The ‘no test drive’ con

If you are shopping for a used car at a used car dealership or at a sellers premises, it is always better to take a trusted friend or mechanic along, and take a test drive of the vehicle you wish to buy. As you will be on the seller’s turf, they have an advantage when it comes to trying to con you. Always insist on inspecting the car in daylight and insist on a short test drive. Even if you are convinced, step back for a moment and let your friend or mechanic also take a look at the vehicle. Also read: How to buy a good second-hand car 

The ‘only cash please’ scam

Although the temptation of paying by cash for a car is huge as it is easier to avoid taxes, try not to do that.
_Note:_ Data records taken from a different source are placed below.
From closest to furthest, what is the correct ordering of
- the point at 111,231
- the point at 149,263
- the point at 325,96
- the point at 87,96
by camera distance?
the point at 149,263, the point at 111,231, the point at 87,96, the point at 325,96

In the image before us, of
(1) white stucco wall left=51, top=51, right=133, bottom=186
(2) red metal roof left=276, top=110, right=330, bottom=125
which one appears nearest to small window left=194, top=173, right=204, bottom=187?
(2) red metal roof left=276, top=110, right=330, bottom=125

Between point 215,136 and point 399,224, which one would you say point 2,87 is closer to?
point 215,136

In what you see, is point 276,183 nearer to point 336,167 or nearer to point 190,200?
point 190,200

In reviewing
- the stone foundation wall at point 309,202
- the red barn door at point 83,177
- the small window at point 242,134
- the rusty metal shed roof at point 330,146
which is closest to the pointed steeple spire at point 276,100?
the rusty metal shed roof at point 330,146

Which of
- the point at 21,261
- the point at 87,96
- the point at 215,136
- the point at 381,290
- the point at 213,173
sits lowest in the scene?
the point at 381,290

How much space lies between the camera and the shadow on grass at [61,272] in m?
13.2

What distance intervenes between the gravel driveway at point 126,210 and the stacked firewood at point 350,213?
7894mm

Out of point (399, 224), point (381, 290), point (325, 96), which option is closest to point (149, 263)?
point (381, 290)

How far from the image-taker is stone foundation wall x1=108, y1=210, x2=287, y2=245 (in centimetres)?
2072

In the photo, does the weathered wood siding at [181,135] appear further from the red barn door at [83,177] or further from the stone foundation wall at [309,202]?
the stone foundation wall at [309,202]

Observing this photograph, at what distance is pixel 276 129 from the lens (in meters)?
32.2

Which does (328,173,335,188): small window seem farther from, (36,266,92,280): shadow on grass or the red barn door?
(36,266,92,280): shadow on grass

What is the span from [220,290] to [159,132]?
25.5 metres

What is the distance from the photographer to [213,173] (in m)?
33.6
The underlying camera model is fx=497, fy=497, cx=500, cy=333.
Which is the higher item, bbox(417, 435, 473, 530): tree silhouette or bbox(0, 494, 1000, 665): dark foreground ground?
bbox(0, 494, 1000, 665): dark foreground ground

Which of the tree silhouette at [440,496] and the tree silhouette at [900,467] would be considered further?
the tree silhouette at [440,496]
It would be better to pay for a car using a demand draft, as this keeps a record of the transaction. Also it helps in verifying the name of the person selling the car – it should be the same as the registered owner of the car, unless the seller has some very genuine reasons for wanting the money in a different name. This is a big way in which stolen cars are disposed off, without a trace.

The ‘paperwork later’ con

Never leave any paperwork pending when it comes to used car transactions. There have been instances where a stolen car was sold to another person, but registration was not transferred, and the new “owner” lands up in trouble with the police. Get a receipt for the sale of the car on the spot. Make sure you have the original registration certificate and copy of vehicle insurance with you. Also insist on an NOC – no objection certificate – just in case the vehicle has been involved in a legal issue or accident. Finally, make sure the owner signs all the transfer forms, so that the car can be registered in your name – and do this as quickly as possible.